**Written exercise**
Please rewrite the data below, replacing every "rocky riverbank" with "sandy riverbank" and leaving everything else unchanged. Omit the pictures from your answer.

**Available data**
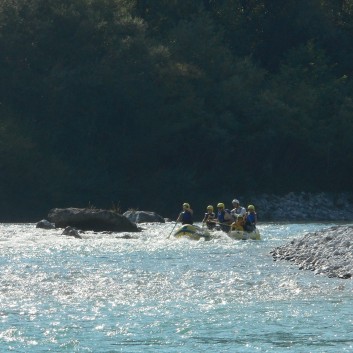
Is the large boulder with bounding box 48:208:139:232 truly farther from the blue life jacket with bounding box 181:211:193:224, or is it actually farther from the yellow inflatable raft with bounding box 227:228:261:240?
the yellow inflatable raft with bounding box 227:228:261:240

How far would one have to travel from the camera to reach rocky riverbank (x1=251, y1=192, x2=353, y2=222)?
53.9 metres

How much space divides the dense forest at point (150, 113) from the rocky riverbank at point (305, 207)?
2.74 ft

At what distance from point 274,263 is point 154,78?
28763 millimetres

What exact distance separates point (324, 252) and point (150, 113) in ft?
92.8

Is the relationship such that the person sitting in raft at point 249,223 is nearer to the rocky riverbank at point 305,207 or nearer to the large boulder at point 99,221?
the large boulder at point 99,221

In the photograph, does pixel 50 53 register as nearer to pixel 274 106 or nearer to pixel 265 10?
pixel 274 106

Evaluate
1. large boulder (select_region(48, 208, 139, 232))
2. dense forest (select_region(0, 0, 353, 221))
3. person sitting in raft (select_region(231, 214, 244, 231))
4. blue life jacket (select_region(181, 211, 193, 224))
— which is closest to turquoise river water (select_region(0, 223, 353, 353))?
person sitting in raft (select_region(231, 214, 244, 231))

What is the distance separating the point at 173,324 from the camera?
17.2 metres

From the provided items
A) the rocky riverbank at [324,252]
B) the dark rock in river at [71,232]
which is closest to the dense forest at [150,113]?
the dark rock in river at [71,232]

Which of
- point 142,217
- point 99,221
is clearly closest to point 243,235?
point 99,221

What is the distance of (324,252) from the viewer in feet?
85.9

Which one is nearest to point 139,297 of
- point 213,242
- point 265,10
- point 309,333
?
point 309,333

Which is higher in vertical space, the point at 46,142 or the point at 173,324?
the point at 46,142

**Result**
Is the large boulder with bounding box 48:208:139:232 truly farther from the blue life jacket with bounding box 181:211:193:224, or is it actually farther from the yellow inflatable raft with bounding box 227:228:261:240?
the yellow inflatable raft with bounding box 227:228:261:240

How far would one have to travel from the camera to reach sandy riverbank (x1=251, y1=192, x2=353, y2=222)?
53.9 metres

How much space divides the dense forest at point (150, 113) from the sandy riverbank at point (305, 207)?
2.74 ft

At what distance from point 274,263 is point 154,78?
28763 millimetres

What exact distance separates point (324, 252) and point (150, 113) in ft?
92.8

Is the relationship such that the person sitting in raft at point 249,223 is nearer to the sandy riverbank at point 305,207 or nearer to the large boulder at point 99,221?
the large boulder at point 99,221

In the photograph, does pixel 50 53 register as nearer to pixel 274 106 or nearer to pixel 265 10?
pixel 274 106

Evaluate
1. large boulder (select_region(48, 208, 139, 232))
2. dense forest (select_region(0, 0, 353, 221))
3. person sitting in raft (select_region(231, 214, 244, 231))
4. blue life jacket (select_region(181, 211, 193, 224))
— which is closest to turquoise river water (select_region(0, 223, 353, 353))?
person sitting in raft (select_region(231, 214, 244, 231))

What is the distance separating the point at 173,324 from the camera?
17.2 metres

From the provided items
A) the sandy riverbank at [324,252]
B) the dark rock in river at [71,232]
which is closest to the dense forest at [150,113]?
the dark rock in river at [71,232]

Which of
- point 142,217
- point 99,221
is clearly closest to point 243,235?
point 99,221

What is the distance of (324,252) from the viewer in feet?
85.9

Which one is nearest to point 139,297 of
- point 213,242
- point 265,10
- point 309,333
?
point 309,333

Which is higher in vertical space, the point at 46,142 or the point at 173,324?
the point at 46,142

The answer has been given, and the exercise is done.